Anos depois, em 1893, houve uma grande exposição
em Chicago, nos Estados Unidos, em que muitos visitantes consumiram
grandes quantidades de pão com salsicha.
Afinal, era fácil de comer e muito barato.
Mas, nessa época, as salsichas eram servidas frias.

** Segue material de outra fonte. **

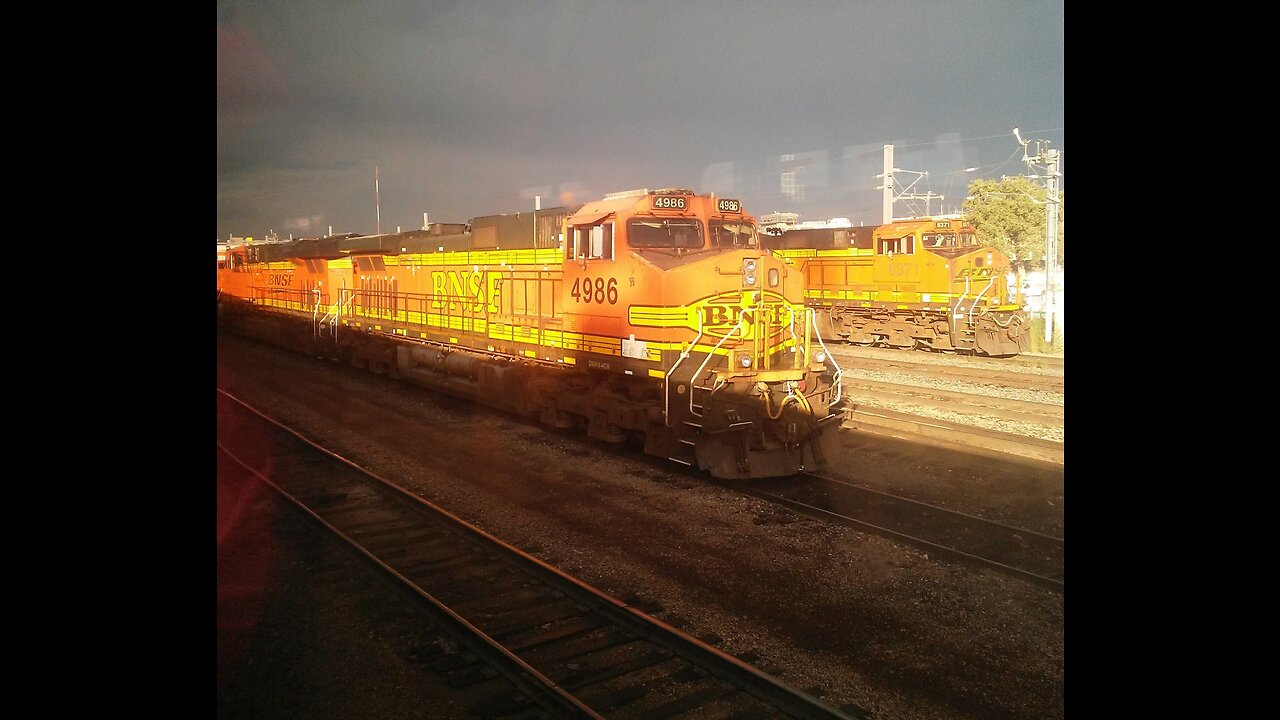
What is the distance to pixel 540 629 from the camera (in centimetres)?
561

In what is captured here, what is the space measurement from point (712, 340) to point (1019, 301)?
14.5m

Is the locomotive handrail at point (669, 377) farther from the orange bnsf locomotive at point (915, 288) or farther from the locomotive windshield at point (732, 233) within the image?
the orange bnsf locomotive at point (915, 288)

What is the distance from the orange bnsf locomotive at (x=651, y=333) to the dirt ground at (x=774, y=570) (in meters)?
0.63

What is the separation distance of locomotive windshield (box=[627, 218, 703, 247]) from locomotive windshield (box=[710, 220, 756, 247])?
0.69 ft

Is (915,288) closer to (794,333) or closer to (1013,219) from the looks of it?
(1013,219)

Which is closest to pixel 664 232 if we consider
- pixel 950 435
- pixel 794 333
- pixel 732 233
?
pixel 732 233

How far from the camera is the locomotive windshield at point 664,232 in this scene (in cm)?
977

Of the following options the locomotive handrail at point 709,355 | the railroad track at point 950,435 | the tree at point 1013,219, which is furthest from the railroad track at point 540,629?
the tree at point 1013,219

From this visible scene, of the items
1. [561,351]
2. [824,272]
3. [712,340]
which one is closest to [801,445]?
[712,340]

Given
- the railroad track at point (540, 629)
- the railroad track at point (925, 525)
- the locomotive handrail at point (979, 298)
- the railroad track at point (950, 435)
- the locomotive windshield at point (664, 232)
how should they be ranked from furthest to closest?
the locomotive handrail at point (979, 298), the railroad track at point (950, 435), the locomotive windshield at point (664, 232), the railroad track at point (925, 525), the railroad track at point (540, 629)

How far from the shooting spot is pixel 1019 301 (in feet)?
67.4

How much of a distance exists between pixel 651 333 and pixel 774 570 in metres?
3.55
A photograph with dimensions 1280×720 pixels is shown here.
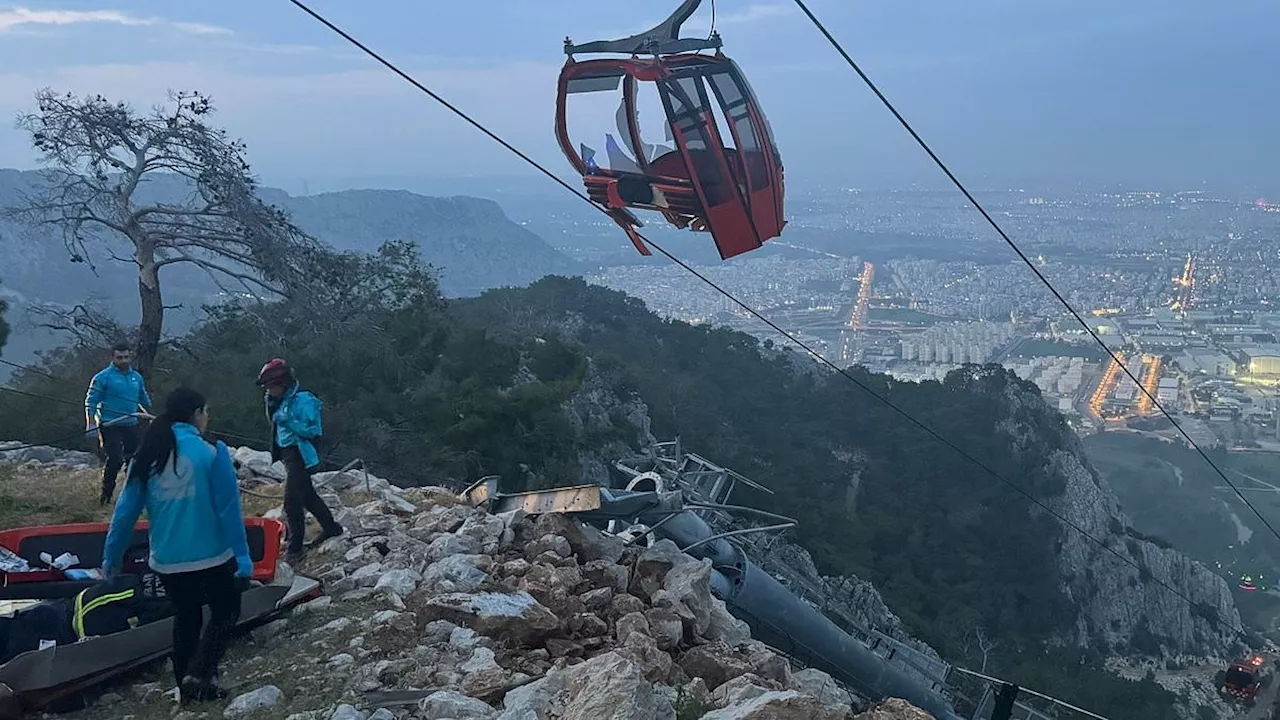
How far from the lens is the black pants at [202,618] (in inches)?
154

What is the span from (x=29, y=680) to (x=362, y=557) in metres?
2.20

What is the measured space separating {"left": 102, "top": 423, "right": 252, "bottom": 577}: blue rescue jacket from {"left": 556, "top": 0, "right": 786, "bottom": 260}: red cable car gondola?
331cm

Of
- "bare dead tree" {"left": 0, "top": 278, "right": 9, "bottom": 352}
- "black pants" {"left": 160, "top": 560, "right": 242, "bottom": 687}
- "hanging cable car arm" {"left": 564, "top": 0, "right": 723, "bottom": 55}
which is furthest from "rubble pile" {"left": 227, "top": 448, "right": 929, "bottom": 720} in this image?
"bare dead tree" {"left": 0, "top": 278, "right": 9, "bottom": 352}

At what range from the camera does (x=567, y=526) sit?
618 cm

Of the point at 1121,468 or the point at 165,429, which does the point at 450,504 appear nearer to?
the point at 165,429

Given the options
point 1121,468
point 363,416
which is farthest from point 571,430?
point 1121,468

A idéia se espalhou e em 1904, na cidade
de Saint Louis, também nos Estados Unidos, outro imigrante
alemão, vendedor de salsichas – agora quentes -, inventou
um novo jeito de apresentar o produto.
Para que os clientes não queimassem as mãos,
ele oferecia luvas de algodão junto com a salsicha. Mas,
como as luvas nunca eram devolvidas, um cunhado, que era padeiro,
sugeriu que ele vendesse as salsichas em pães. Como era sua
especialidade, esse primo fez um pão mais comprido, para
comportar as salsichas.
E, assim, surgiu a versão conhecida até
hoje do cachorro-quente.
A partir de 1945, depois da 2ª Guerra Mundial,
o Brasil passou a sofrer grande influência da cultura norte-americana
e, assim, o cachorro-quente chegou e conquistou seu espaço
por aqui. Tanto que, durante as festas juninas – e em todas
as outras épocas do ano -, ele está sempre presente,
junto com outras guloseimas como milho verde, vinho-quente, espetinho
...
Afinal,
o cachorro-quente é simples, fácil de preparar, barato
e o melhor: fica sempre uma delícia!